DOCUMENT TEXT:
Bank fraud erodes investor confidence at all levels, and levies a cost on everyone

Bank fraud erodes investor confidence at all levels, and levies a cost on everyone (image source: liberalconspiracy.org)

So anything that erodes confidence in a fair and efficient market can be seen as detrimental to your personal financial well-being, even if you don’t invest into that market. Here’s a bit of information on just how hard some people have been working in an effort to achieve that end. Don’t let any of this deviate you from your own plans or take away the need to establish your own level of acceptable risk for achieving financial objectives. It’s simply a matter of being aware of what is happening in the financial world.

Libor scandal and rates

This one just may be the straw that breaks the back of the camel, and the one that will result in some action on the malfeasance in global banking circles. The GFC highlighted the difficulties in monitoring and regulating the super-large banking conglomerates, and now the Libor scandal is here to show us all just how far these large banks strayed from the straight line. It reads like some loopy conspiracy story – except that it is unfortunately very true, and the ramifications are bouncing around boardrooms right now.

To help gain some idea of the scale behind all of this, Morgan Stanley have projected eventual fines and damage payments of $22,000,000,000 for the banks involved.

LISTED ENTRIES:
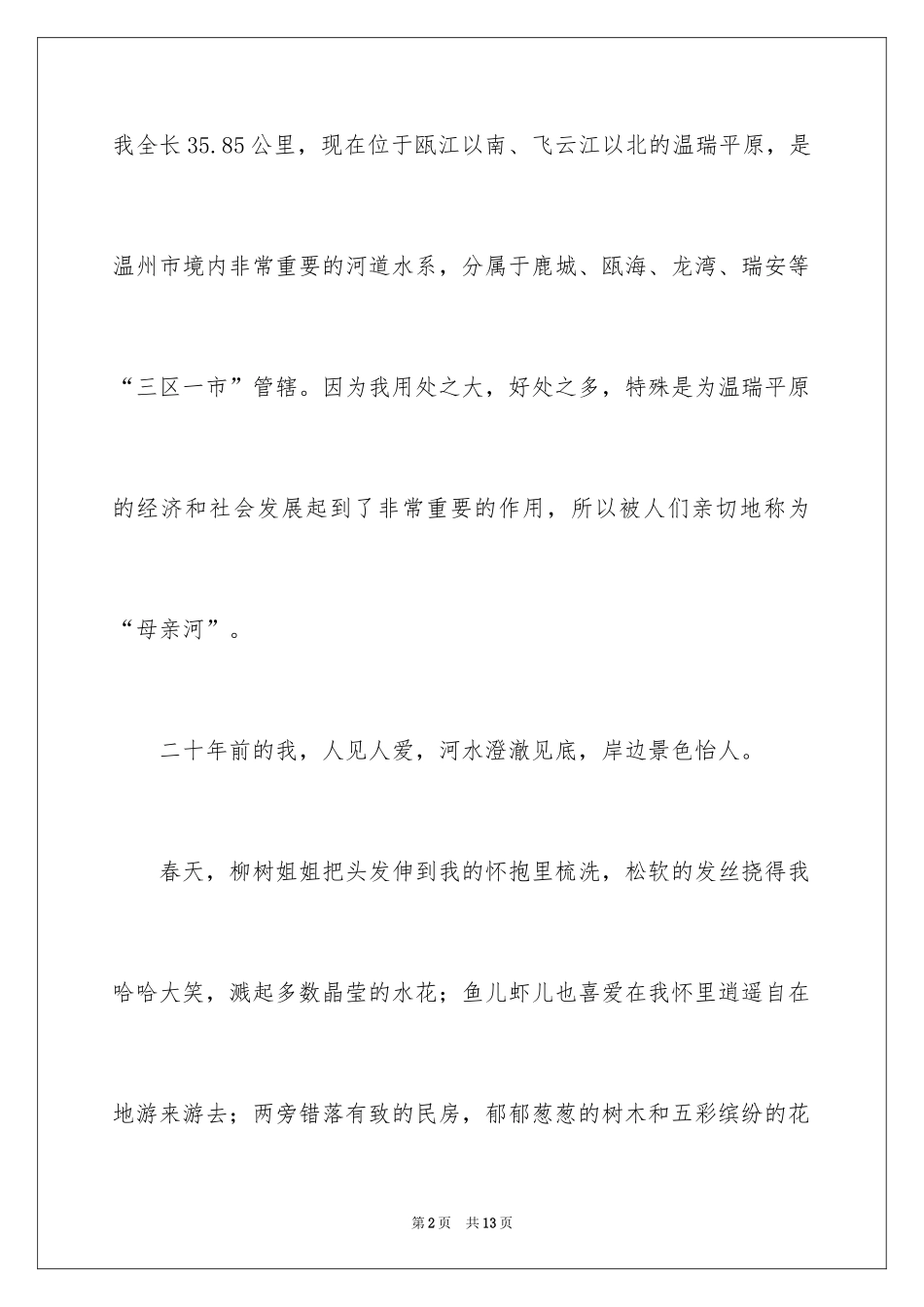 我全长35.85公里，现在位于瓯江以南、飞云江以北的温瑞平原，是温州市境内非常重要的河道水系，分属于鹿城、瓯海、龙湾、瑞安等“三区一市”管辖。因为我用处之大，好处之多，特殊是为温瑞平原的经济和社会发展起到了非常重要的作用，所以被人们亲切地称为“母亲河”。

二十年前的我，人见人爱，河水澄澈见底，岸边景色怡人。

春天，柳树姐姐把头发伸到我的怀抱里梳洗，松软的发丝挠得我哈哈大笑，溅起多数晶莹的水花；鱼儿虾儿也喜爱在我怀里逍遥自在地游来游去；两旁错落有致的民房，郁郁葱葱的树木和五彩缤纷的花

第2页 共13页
* * *
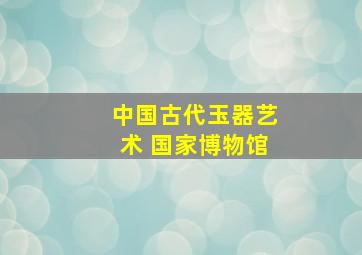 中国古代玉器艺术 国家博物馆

WORK ITEM A: Update the bank fraud text from "So anything that" to "the financial world.", putting "trust" where it says "confidence".
WORK ITEM B: According to the bank fraud text, what total did Morgan Stanley project in eventual fines and damage payments for the banks involved?
These lines have nothing to do with the bank fraud text.

WRITTEN SOLUTION A:
So anything that erodes trust in a fair and efficient market can be seen as detrimental to your personal financial well-being, even if you don’t invest into that market. Here’s a bit of information on just how hard some people have been working in an effort to achieve that end. Don’t let any of this deviate you from your own plans or take away the need to establish your own level of acceptable risk for achieving financial objectives. It’s simply a matter of being aware of what is happening in the financial world.

WRITTEN SOLUTION B: $22,000,000,000